FIGURE 3. Prediction performance of models for SM-miRNA up-regulation pairs. (A–E) AUC values of 5 machine learning algorithms are generated by the 5-fold cross validation on the training dataset. (A) Generalized Linear Models (GLM). (B) K-nearest Neighbors (KNN). (C) Support Vector Machine (SVM). (D) Gradient Boosting Machine (GBM). (E) Random Forest (RF). (F) AUC values of 5 models were calculated on the testing dataset.
TABLE 1. Prediction performance of models for up-regulation pairs using the 5-fold cross validation on the training dataset.
Similarly, down-regulation pairs from Dataset2 were also randomly split into training (50%) and testing sets (50%). The highest AUC values for GLM, KNN, SVM, ANN, and RF were 0.787, 0.800, 0.799, 0.771 and 0.844 (Figures 4A–E) when the parameters “alpha”, “K value”, “log2(C)”, “decay” and “mtry” for GLM, KNN, SVM, ANN, and RF were set as “1”, “15”, “2”, “0.5” and “149”, respectively. AUC, Sens, Spec, AUCSD, SensSD and SpecSD of models were shown in Table 2. Setting the “mtry” parameter to “100” made RF the best model reaching the highest AUC value at 0.905 among these five machine learning classifiers by 5-fold cross-validation (Figure 3E). In the testing phase, the AUC values for GLM, KNN, SVM, ANN, and RF were 0.816, 0.846, 0.846, 0.775 and 0.895 (Figure 4F), respectively.

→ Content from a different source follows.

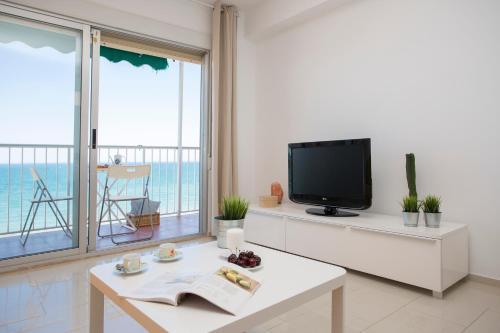 Una televisión o centro de entretenimiento en Apartments Cullera Beach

Thus, the most accurate RF model was finally chosen for predicting down-regulation pairs.
FIGURE 4. Prediction performance of models for SM-miRNA down-regulation pairs. (A–E) AUC values of 5 machine learning algorithms are generated by the 5-fold cross validation on the training dataset. (A) Generalized Linear Models (GLM). (B) K-nearest Neighbors (KNN). (C) Support Vector Machine (SVM). (D) Gradient Boosting Machine (GBM). (E) Random Forest (RF). (F) AUC values of 5 models were calculated on the testing dataset.
TABLE 2. Prediction performance of models for down-regulation pairs using the 5-fold cross validation on the training dataset.

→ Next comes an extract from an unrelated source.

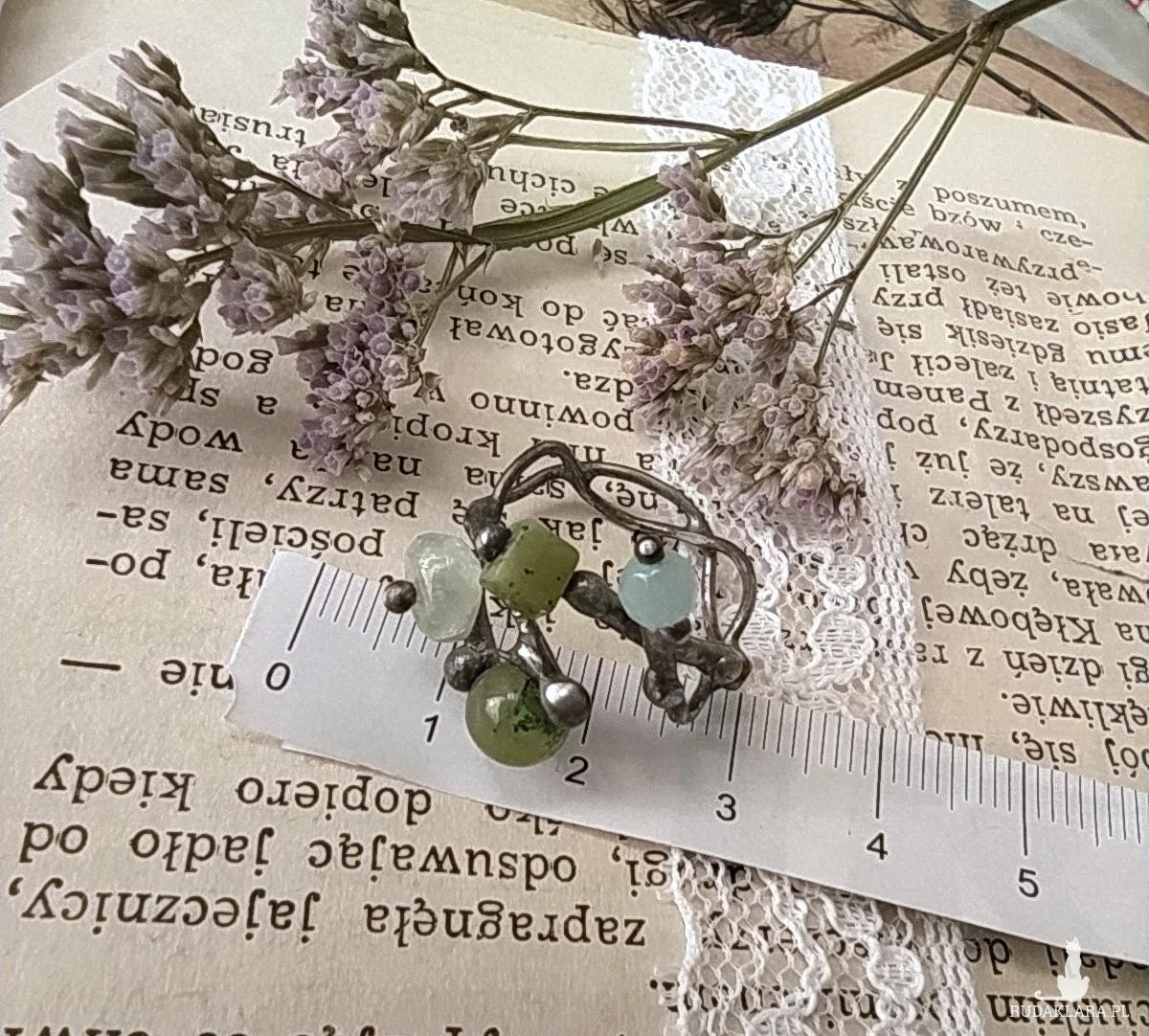 Regulowany pierścionek z małymi kamykami, akwamaryn i awenturyn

Moreover, we calculated F1 scores based on different threshold values (Supplementary Table S1). The down-regulation prediction model reaches the maximum F1 score of 0.8176991 when the threshold is set to 0.41. The up-regulation prediction model reaches the maximum F1 score of 0.8468809 when the threshold is set to 0.48. Thus, the suggestion rate for down-regulation model is 0.41, and the suggestion rate for up-regulation model is 0.48. If the rate of the SM-miRNA pair predicted by our model is higher than the suggestion rate, this SM-miRNA regulation pair is worth studying.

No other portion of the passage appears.